=== Exercise description ===
Report all lines of the data below that hold the word "them".

=== Records shown ===
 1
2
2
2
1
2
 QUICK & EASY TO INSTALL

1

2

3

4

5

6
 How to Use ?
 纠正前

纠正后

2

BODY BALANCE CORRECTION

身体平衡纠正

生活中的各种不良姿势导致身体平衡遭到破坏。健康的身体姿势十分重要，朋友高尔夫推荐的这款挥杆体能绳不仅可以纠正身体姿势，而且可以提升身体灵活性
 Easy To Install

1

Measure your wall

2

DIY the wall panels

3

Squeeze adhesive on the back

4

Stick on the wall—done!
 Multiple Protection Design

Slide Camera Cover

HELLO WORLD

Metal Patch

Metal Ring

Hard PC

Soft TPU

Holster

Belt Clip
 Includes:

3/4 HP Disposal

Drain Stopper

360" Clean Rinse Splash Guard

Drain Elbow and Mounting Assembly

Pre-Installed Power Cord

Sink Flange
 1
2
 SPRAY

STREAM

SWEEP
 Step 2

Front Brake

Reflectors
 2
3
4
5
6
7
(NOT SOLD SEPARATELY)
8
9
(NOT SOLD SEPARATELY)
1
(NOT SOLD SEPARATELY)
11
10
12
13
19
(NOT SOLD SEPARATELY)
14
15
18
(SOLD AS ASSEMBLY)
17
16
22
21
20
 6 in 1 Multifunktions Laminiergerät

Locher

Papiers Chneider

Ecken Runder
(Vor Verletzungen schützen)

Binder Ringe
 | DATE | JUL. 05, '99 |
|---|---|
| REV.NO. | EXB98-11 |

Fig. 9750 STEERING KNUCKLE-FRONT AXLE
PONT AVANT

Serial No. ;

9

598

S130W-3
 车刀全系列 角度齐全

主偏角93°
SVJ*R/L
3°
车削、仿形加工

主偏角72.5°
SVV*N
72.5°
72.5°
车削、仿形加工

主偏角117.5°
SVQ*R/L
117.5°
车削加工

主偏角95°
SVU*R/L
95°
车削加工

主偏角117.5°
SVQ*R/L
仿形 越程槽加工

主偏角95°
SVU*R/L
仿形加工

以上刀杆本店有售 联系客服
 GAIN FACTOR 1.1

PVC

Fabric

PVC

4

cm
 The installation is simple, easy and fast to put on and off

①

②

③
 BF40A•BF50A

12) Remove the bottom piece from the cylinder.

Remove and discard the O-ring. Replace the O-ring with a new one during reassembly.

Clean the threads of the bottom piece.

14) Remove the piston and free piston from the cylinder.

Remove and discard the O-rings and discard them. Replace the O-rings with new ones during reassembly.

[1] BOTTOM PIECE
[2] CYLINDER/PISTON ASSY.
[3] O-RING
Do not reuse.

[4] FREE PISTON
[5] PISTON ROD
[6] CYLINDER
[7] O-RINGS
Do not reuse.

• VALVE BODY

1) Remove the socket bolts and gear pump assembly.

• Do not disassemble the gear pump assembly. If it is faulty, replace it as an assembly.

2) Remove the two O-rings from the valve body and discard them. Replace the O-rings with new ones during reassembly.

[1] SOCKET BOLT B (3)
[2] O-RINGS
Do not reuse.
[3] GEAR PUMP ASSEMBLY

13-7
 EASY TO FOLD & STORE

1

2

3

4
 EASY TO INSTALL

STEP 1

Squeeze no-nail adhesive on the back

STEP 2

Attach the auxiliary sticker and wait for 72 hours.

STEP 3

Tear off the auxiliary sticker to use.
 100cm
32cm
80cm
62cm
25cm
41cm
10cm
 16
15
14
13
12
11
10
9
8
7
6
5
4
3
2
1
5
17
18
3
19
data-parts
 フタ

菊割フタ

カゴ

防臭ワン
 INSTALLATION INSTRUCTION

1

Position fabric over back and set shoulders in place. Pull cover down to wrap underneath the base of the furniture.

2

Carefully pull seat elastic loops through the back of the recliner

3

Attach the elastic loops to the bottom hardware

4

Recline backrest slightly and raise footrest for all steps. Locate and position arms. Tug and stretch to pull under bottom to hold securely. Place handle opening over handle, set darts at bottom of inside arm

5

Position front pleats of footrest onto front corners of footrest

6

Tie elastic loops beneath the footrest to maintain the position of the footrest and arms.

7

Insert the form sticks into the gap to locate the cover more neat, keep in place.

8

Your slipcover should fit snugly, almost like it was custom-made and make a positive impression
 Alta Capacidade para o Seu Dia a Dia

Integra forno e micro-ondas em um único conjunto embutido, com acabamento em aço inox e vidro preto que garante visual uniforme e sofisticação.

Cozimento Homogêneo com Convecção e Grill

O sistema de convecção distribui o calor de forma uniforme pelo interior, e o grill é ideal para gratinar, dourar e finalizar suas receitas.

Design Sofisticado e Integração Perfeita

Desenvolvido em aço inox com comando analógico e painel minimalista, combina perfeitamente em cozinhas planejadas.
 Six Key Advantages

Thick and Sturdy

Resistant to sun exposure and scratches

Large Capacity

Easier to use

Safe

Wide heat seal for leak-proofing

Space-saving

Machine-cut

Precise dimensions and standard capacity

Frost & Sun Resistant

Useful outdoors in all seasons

=== Result ===
Remove and discard the O-rings and discard them. Replace the O-rings with new ones during reassembly.
2) Remove the two O-rings from the valve body and discard them. Replace the O-rings with new ones during reassembly.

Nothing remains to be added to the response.